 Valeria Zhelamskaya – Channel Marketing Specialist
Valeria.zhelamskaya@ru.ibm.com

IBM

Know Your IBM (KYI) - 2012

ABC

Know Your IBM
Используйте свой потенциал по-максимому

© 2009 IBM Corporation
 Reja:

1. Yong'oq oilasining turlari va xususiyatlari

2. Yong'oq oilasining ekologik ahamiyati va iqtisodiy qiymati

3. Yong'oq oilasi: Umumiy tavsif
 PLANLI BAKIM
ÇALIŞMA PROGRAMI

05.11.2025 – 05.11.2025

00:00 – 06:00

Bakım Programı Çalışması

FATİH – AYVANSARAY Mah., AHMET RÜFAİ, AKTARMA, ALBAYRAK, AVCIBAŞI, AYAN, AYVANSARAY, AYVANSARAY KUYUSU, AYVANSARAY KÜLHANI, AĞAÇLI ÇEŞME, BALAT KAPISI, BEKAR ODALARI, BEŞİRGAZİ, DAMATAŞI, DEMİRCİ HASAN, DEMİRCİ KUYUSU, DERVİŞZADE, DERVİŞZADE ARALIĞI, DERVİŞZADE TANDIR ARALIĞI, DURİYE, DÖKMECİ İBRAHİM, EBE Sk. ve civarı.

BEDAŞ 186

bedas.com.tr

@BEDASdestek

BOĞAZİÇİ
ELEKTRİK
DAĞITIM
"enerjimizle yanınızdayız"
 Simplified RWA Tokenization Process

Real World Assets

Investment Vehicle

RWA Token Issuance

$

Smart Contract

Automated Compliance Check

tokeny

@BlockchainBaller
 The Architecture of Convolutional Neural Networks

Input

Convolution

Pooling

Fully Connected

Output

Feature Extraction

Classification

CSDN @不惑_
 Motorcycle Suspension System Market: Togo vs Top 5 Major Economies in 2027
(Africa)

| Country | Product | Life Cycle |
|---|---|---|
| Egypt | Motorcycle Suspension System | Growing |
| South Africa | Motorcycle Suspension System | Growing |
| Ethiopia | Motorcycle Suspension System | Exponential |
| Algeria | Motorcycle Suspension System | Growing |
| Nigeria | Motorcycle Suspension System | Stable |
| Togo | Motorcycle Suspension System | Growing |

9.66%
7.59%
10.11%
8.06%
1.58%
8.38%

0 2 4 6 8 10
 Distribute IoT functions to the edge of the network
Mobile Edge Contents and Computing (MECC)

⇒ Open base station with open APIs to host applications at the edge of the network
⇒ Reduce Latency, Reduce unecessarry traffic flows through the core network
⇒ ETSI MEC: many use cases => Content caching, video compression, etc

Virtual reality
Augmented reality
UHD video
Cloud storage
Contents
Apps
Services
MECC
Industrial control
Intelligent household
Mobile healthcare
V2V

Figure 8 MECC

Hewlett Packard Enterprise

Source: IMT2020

*-*-*

> [WHAT YOU SHOULD DO]
Quote the records from their first line to the line with "Hewlett Packard Enterprise", inclusive, without adding or dropping anything.

> [OUTPUT OF THE TASK]
 Valeria Zhelamskaya – Channel Marketing Specialist
Valeria.zhelamskaya@ru.ibm.com

IBM

Know Your IBM (KYI) - 2012

ABC

Know Your IBM
Используйте свой потенциал по-максимому

© 2009 IBM Corporation
 Reja:

1. Yong'oq oilasining turlari va xususiyatlari

2. Yong'oq oilasining ekologik ahamiyati va iqtisodiy qiymati

3. Yong'oq oilasi: Umumiy tavsif
 PLANLI BAKIM
ÇALIŞMA PROGRAMI

05.11.2025 – 05.11.2025

00:00 – 06:00

Bakım Programı Çalışması

FATİH – AYVANSARAY Mah., AHMET RÜFAİ, AKTARMA, ALBAYRAK, AVCIBAŞI, AYAN, AYVANSARAY, AYVANSARAY KUYUSU, AYVANSARAY KÜLHANI, AĞAÇLI ÇEŞME, BALAT KAPISI, BEKAR ODALARI, BEŞİRGAZİ, DAMATAŞI, DEMİRCİ HASAN, DEMİRCİ KUYUSU, DERVİŞZADE, DERVİŞZADE ARALIĞI, DERVİŞZADE TANDIR ARALIĞI, DURİYE, DÖKMECİ İBRAHİM, EBE Sk. ve civarı.

BEDAŞ 186

bedas.com.tr

@BEDASdestek

BOĞAZİÇİ
ELEKTRİK
DAĞITIM
"enerjimizle yanınızdayız"
 Simplified RWA Tokenization Process

Real World Assets

Investment Vehicle

RWA Token Issuance

$

Smart Contract

Automated Compliance Check

tokeny

@BlockchainBaller
 The Architecture of Convolutional Neural Networks

Input

Convolution

Pooling

Fully Connected

Output

Feature Extraction

Classification

CSDN @不惑_
 Motorcycle Suspension System Market: Togo vs Top 5 Major Economies in 2027
(Africa)

| Country | Product | Life Cycle |
|---|---|---|
| Egypt | Motorcycle Suspension System | Growing |
| South Africa | Motorcycle Suspension System | Growing |
| Ethiopia | Motorcycle Suspension System | Exponential |
| Algeria | Motorcycle Suspension System | Growing |
| Nigeria | Motorcycle Suspension System | Stable |
| Togo | Motorcycle Suspension System | Growing |

9.66%
7.59%
10.11%
8.06%
1.58%
8.38%

0 2 4 6 8 10
 Distribute IoT functions to the edge of the network
Mobile Edge Contents and Computing (MECC)

⇒ Open base station with open APIs to host applications at the edge of the network
⇒ Reduce Latency, Reduce unecessarry traffic flows through the core network
⇒ ETSI MEC: many use cases => Content caching, video compression, etc

Virtual reality
Augmented reality
UHD video
Cloud storage
Contents
Apps
Services
MECC
Industrial control
Intelligent household
Mobile healthcare
V2V

Figure 8 MECC

Hewlett Packard Enterprise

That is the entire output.